Por: Jairo Lima
Tivemos uma semana bem molhada aqui pelo Juruá. Choveu muito, o que contribuiu ainda mais para nosso isolamento físico do resto do Aquiry e, claro, da terra brasilis, já que o acesso terrestre entre a capital do Estado, no Seringal Empresa e a prelazia do Juruá, onde estou, regrediu aos saudosos anos oitenta, quando a rodovia federal, a infame BR 364, nada mais era que um grande varadouro que cortava o Estado de uma ponta da ‘asinha’ a outra. Mas este isolamento tem lá suas vantagens, pois nos mantém relativamente seguros e com acesso à paz característica das cidades interioranas.
Apesar dos ventos turbulentos do Planalto Central, que teimam em atazanar nossa já atribulada existência profissional, econômica e política, a semana passou relativamente calma. Claro que me refiro ao mundo do “aqui onde estão meus pés”, e não o ‘mundo’ que temos acesso pelas redes de comunicação. Estes, continuavam o cabo-de-guerra e as arengas de sempre, um pouco mais exaltadas que o normal mas, dentro da normalidade caótica de sempre.
Dentro dos afazeres diários, nesse meu indigenismo de cada dia, atendi a uma pesquisadora que veio trocar umas ideias comigo a respeito de sua proposta de pesquisa de mestrado. Na conversa, esta me contou sobre um programa que tinha assistido, sobre um museu onde tinham vários objetos e demais acessórios indígenas. No programa, a curadora do museu explicava como ‘eram’ os índios, e como hoje em dia muitos deles “deixaram a cultura, não usam mais aquelas vestimentas de antes, os objetos, isso é meio triste…”.
Interrompi a narração da colega com a pergunta: “E o que tem de estranho nisso?”
Então passamos a conversar a respeito de algo que as pessoas não percebem, ou, se percebem, não dão atenção mas que faz toda a diferença em suas existências: o dinamismo cultural.
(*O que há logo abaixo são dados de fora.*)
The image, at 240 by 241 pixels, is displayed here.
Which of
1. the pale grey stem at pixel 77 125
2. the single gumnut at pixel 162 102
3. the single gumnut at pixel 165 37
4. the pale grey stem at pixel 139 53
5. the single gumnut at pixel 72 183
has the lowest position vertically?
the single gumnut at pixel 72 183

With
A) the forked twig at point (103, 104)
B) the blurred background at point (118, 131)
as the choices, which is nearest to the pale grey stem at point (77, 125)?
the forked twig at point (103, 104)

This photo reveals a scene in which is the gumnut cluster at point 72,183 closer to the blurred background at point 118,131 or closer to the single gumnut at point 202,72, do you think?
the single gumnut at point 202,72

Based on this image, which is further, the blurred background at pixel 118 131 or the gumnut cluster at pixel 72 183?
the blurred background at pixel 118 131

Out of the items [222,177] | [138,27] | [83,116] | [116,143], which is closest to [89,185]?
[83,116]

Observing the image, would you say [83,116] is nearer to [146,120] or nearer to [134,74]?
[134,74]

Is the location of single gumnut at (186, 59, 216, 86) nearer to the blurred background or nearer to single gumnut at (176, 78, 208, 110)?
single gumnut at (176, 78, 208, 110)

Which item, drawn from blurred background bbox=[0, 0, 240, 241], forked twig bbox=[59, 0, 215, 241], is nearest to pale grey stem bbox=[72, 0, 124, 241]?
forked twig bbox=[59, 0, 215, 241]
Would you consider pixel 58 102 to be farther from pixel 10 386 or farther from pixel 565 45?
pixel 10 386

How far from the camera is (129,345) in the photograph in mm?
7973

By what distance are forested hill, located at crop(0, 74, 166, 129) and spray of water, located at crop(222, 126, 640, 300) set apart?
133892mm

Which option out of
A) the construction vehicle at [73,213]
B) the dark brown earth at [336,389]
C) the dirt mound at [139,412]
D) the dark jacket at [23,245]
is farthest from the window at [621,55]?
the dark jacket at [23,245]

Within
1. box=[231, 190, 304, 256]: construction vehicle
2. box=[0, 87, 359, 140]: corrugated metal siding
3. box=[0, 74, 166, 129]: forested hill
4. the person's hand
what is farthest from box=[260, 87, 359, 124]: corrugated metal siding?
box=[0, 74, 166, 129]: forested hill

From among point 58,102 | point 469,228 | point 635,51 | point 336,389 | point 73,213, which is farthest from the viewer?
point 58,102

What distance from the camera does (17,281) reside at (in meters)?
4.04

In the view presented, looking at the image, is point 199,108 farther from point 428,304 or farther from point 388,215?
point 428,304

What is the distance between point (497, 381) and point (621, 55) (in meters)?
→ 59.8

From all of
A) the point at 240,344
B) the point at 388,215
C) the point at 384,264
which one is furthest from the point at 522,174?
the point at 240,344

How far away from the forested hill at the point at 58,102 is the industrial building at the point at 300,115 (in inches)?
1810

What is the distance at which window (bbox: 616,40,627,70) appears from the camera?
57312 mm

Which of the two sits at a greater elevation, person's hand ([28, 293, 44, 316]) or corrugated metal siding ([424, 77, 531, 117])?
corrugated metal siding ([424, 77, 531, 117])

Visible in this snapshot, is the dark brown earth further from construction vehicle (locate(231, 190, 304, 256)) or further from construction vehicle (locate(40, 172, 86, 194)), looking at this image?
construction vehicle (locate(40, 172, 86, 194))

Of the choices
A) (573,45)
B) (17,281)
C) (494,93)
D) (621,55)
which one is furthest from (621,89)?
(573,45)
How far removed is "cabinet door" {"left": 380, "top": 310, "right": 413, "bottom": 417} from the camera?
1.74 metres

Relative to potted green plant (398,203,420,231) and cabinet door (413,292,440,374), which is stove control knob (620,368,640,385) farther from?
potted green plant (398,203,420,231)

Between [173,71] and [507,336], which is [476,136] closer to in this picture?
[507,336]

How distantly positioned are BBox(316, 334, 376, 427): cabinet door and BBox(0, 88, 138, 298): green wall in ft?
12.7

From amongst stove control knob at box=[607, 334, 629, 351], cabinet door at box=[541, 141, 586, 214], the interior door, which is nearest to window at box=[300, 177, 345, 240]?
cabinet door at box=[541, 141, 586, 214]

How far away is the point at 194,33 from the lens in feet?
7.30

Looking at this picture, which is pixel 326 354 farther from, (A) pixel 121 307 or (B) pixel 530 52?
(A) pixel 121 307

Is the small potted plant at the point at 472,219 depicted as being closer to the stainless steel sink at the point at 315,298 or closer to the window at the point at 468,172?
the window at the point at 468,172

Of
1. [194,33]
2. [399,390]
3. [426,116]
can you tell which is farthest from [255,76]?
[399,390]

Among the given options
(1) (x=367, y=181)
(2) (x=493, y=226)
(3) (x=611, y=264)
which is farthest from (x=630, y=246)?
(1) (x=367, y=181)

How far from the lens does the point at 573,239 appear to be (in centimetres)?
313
Claro! Toda cultura é dinâmica, pois está em constante movimento, agregando coisas, deixando outras, aprimorando, refinando, mantendo e descartando a todo momento. Ou seja, estático (ou parado) só poste mesmo, pois até as montanhas movimentam-se em transformação, a partir do movimento das placas tectônicas da terra.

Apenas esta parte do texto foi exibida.